The Stories Our Bodies Carry

The road to motherhood was not an easy one for me.  I’ve wanted to be a mother for as long as I can remember, and funnily enough I always had an uneasy feeling that getting pregnant wouldn’t be seamless. Turns out my sixth sense was right. It took two years and a lot of fertility treatments before our daughter Lyra was conceived. But this story isn’t really about Lyra, it’s about reconnecting to my body, and the healing I chose to seek while I tried to get pregnant.

What is your body part that you wish you could get rid of? Just cut off and be done with? Mine has always been my stomach. It’s the first place I gain my weight and it’s what I hide with loose clothing, wrapping my arms around my midsection and even not breathing too deeply (don’t want to make it bigger!). About a year into fertility treatments I realized that I needed to address this part of myself that I hated if I was going to make it a loving, safe home for my baby. I was put in touch with a bioenergetics therapist and we had the coolest therapy session. I went into a soundproof room with baseball bats, padded furniture and the instruction to hit and throw shit..and scream as loud as I wanted. This was incredibly hard for me to do. Girls are taught that screaming is inappropriate and that throwing and hitting are not “nice” things to do. Even if we have progressive parents, the cultural cues around us make it really hard to push against this mentality. So, after some coaching from my therapist, she held the space for me while I slammed the room with a baseball bat and screamed and cried at the top of my lungs. When I came to a place of calm, I scanned my body and felt vulnerability and fear in my stomach. The first thing that surfaced in my brain and body was that I’d been attacked in my belly (not in this life), and I was still carrying the deep wound it had created. This was a huge turning point for me. I began to look at this part of my body as if she were a neglected child (I had to make it an intense visual to break through my inner critic) and started giving her love everyday. Caressing her, creating new mantras about this part of my body and even painting her with a beautiful flower before conceiving Lyra. She was now a her and not an it that I wanted to cut off with a knife and throw in the trash. She was now a temple that would hold my baby. 
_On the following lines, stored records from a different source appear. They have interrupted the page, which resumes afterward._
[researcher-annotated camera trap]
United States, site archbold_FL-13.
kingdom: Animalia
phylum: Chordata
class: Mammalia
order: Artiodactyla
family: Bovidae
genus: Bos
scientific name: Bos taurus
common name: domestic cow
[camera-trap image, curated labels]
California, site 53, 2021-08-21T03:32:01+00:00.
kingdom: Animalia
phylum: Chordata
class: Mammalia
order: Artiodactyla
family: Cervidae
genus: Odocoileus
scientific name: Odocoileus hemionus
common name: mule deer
I forgot about this experience until I became pregnant for a second time with our son River. Seven months into my pregnancy I attended a week-long women’s retreat in the Hudson Valley. It was a physically, mentally and emotionally intense week of yoga and early morning meditations. Needless to say, our group of women bonded over the course of the week. On one of our last days together, we went to the sanctuary for a healing circle. I had never attended anything like this before. The sanctuary itself is a calming, beautiful building that sits on top of a hill. As you walk up the path to the entrance, you hear wind chimes and trickling water from the creek bed along the path. When we entered, we all sat down in a circle, and our teacher asked me to sit in the center. Then, the women surrounding me began singing a healing mantra and one by one came into the circle to bless myself and my baby. I cried the entire time, realizing how sacred and powerful this ritual was. Many of the women who came in to bless my son were also crying with the power of what we were doing for each other. Because it was a healing circle, anyone who wanted healing could come into the circle as well. Later, a friend told me that at one point there were women lying down with their heads facing me, like a flower, and we were all receiving healing as the women surrounding us sang. It is an experience I will never forget and one I would like to create for other women someday. Almost 2 years later, I woke up from a dream while I was nursing my son in bed and realized I had come full circle. The trauma of being attacked was no longer stored in my belly, and the day I received those blessings was the day it dissolved completely. Yes, I had done a lot of deep healing and rewiring in my brain prior to this circle, but it was the sacred ritual of prayers and blessings from so many women that shifted the energy once and for all. 

I share both of these stories openly and honestly with no filter. This is my truth. But, even if it is hard to wrap your head around parts of these stories (which is ok!), there are two really important things that I've learned, that we can all apply to ourselves.....

The parts of our bodies that we hate, find shame in, and want to get rid of, are the parts of ourselves that can lead to the most healing. 

and secondly...

When women get together in support, love, celebration and without judgement we are the most powerful force available to us. We can heal ourselves, each other, and the world.